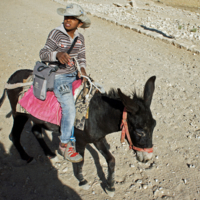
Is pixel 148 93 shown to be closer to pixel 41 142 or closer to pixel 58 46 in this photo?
pixel 58 46

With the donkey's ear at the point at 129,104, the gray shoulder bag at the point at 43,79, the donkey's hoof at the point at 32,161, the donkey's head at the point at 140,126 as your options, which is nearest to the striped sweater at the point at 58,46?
the gray shoulder bag at the point at 43,79

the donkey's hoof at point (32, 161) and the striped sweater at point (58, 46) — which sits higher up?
the striped sweater at point (58, 46)

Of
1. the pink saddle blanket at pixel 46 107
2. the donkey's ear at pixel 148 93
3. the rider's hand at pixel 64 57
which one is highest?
the rider's hand at pixel 64 57

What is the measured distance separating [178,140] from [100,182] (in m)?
2.18

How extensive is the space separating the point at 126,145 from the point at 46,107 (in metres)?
2.18

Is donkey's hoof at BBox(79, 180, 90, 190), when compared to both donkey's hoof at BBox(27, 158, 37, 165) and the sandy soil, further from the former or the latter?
donkey's hoof at BBox(27, 158, 37, 165)

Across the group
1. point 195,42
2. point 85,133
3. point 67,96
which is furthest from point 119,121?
point 195,42

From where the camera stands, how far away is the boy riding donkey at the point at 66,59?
9.36ft

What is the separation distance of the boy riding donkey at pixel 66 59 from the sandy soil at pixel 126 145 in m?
0.88

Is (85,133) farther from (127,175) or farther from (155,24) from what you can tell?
(155,24)

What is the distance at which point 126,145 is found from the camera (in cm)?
427

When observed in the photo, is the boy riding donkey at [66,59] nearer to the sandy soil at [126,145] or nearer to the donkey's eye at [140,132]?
the sandy soil at [126,145]

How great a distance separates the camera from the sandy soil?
11.2ft

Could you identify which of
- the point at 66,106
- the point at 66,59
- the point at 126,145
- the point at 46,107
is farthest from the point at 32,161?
the point at 66,59
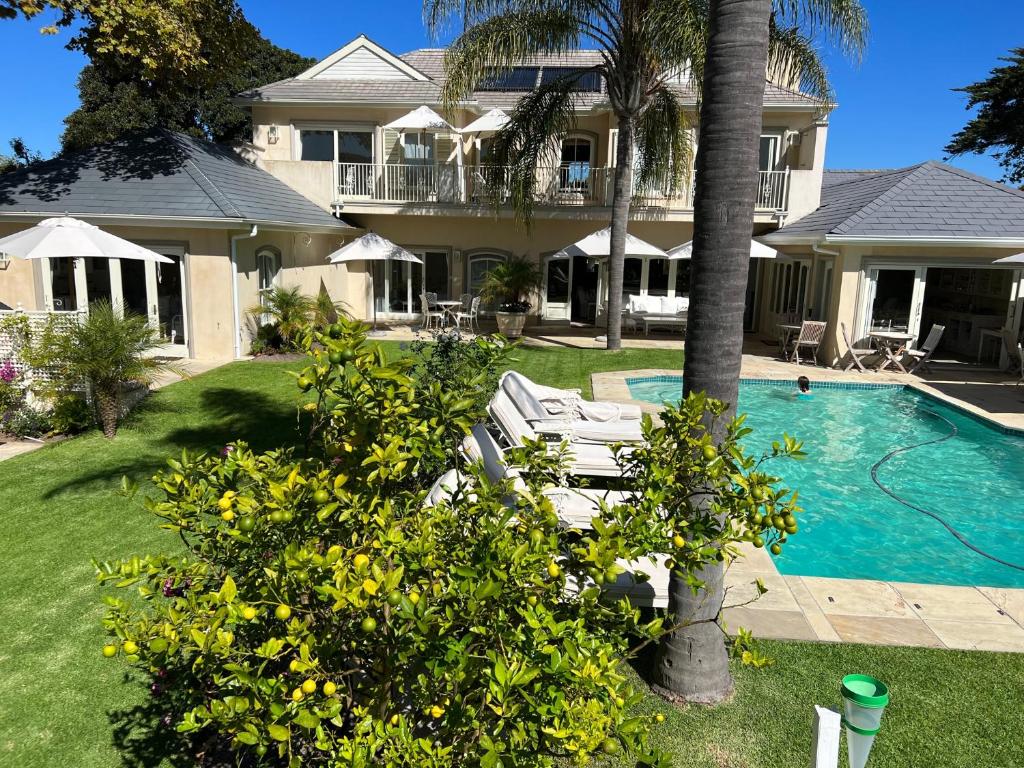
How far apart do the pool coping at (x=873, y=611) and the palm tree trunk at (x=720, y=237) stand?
595mm

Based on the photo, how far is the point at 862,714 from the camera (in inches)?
96.6

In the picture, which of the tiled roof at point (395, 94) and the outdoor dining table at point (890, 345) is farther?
the tiled roof at point (395, 94)

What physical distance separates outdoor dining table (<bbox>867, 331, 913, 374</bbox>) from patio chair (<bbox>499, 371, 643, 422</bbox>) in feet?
30.4

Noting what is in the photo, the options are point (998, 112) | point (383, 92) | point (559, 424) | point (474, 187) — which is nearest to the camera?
point (559, 424)

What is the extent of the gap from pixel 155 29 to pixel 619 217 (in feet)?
35.2

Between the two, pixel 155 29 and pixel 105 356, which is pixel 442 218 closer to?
pixel 155 29

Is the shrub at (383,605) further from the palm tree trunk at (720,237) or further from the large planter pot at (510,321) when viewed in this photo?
the large planter pot at (510,321)

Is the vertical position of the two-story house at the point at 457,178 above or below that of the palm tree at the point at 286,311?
above

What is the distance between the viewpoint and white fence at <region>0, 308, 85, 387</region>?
10.4 metres

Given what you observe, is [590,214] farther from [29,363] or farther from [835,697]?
[835,697]

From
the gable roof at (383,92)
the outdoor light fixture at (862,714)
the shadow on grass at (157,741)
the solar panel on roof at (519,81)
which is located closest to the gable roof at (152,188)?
the gable roof at (383,92)

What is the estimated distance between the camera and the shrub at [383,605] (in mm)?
2227

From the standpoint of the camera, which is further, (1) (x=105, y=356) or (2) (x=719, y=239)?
(1) (x=105, y=356)

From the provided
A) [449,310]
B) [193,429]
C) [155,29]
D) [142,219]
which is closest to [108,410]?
[193,429]
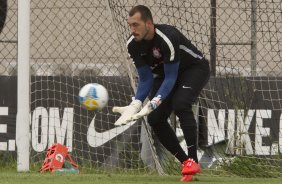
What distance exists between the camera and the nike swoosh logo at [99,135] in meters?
12.0

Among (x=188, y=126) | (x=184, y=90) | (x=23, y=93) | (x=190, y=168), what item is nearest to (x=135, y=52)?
(x=184, y=90)

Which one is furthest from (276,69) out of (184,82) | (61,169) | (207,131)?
(61,169)

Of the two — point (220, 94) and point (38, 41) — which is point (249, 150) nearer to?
point (220, 94)

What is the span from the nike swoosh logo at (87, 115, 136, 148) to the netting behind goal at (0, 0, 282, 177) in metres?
0.01

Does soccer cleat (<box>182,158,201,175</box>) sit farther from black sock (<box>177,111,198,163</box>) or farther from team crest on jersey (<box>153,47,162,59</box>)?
team crest on jersey (<box>153,47,162,59</box>)

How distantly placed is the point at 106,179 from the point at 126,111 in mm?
905

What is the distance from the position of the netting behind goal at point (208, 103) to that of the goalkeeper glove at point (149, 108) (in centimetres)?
157

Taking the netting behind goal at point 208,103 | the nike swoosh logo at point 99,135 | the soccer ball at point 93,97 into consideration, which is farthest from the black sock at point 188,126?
the nike swoosh logo at point 99,135

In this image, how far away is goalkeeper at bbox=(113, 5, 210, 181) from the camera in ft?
32.4

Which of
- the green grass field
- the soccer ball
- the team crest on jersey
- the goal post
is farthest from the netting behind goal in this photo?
the soccer ball

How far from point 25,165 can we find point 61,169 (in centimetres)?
45

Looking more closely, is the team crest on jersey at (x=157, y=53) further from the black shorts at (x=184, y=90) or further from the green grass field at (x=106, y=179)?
the green grass field at (x=106, y=179)

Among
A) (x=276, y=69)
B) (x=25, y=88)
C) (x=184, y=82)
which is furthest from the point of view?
(x=276, y=69)

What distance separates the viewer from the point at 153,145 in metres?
11.6
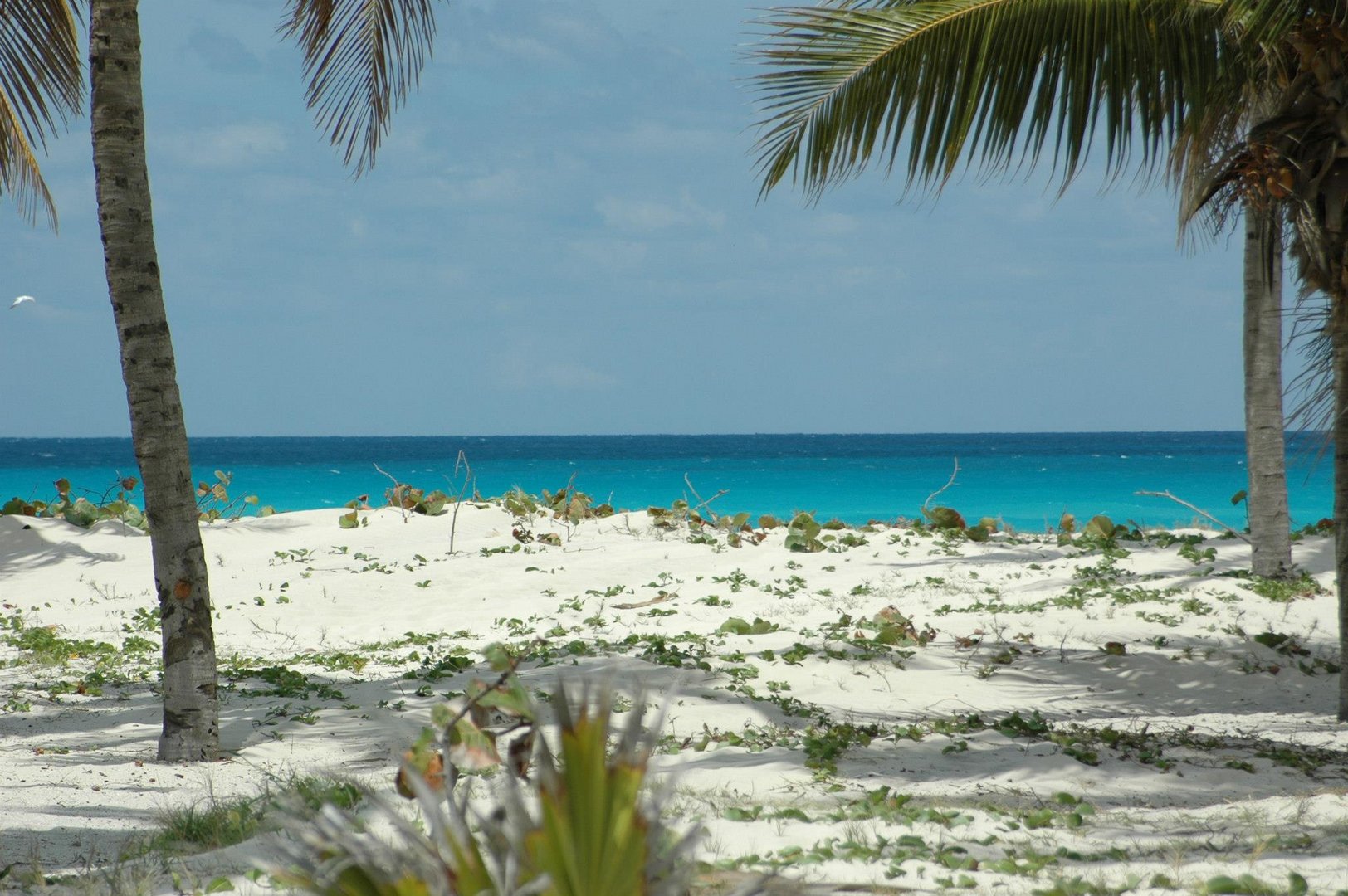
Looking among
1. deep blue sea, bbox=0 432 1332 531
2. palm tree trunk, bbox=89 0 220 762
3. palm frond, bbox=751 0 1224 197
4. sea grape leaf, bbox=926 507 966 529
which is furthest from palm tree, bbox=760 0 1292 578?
deep blue sea, bbox=0 432 1332 531

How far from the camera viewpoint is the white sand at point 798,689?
3244 mm

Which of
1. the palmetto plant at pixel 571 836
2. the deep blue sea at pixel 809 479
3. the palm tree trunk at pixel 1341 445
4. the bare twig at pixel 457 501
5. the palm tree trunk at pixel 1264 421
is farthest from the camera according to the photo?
the deep blue sea at pixel 809 479

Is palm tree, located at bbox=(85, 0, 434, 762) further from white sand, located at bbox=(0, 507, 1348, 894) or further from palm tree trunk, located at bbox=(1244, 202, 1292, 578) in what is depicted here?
palm tree trunk, located at bbox=(1244, 202, 1292, 578)

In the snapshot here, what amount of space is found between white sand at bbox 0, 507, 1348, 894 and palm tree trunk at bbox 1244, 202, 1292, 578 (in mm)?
485

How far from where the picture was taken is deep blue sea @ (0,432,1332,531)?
96.1 ft

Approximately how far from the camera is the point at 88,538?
406 inches

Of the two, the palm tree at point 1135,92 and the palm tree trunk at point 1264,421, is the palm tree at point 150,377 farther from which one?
the palm tree trunk at point 1264,421

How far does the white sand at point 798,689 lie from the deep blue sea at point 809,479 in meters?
7.35

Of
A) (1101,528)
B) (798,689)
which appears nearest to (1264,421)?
(1101,528)

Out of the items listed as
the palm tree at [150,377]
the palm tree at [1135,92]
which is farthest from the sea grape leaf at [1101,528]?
the palm tree at [150,377]

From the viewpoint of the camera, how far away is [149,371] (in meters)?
4.35

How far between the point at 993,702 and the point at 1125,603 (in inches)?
97.8

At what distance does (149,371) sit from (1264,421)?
7.49 metres

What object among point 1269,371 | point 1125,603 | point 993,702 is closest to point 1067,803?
point 993,702
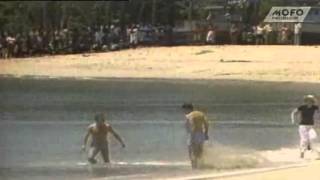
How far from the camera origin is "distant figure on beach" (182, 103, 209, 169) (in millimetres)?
12680

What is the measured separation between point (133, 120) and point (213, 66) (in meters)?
14.2

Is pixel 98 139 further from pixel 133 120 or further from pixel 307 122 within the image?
pixel 133 120

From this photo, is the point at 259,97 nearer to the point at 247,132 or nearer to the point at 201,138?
the point at 247,132

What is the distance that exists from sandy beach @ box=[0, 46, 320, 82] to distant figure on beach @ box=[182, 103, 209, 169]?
17.7 metres

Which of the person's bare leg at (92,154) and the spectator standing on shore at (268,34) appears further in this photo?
the spectator standing on shore at (268,34)

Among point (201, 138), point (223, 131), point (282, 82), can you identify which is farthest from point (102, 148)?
point (282, 82)

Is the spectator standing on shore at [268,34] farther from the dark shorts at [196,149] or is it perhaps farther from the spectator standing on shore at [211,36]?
the dark shorts at [196,149]

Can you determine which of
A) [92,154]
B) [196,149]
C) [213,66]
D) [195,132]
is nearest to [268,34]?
[213,66]

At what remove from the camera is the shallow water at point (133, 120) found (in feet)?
41.2

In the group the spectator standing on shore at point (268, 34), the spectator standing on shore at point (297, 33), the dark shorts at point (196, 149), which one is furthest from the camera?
the spectator standing on shore at point (268, 34)

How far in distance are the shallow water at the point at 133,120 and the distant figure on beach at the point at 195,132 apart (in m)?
0.25

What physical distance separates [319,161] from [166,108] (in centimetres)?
1288

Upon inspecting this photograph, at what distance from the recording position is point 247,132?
19688 mm

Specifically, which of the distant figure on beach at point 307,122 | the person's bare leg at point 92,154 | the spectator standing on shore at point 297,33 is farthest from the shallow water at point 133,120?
the spectator standing on shore at point 297,33
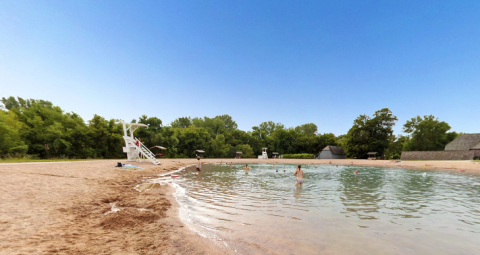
━━━
**WHAT YOU NEED TO DO**: Gather each line of the records that contains the word "group".

**EXERCISE OUTPUT**:
Across the group
In the group the spectator standing on shore at point (268, 34), the spectator standing on shore at point (297, 33), the dark shorts at point (196, 149), which one is furthest from the camera?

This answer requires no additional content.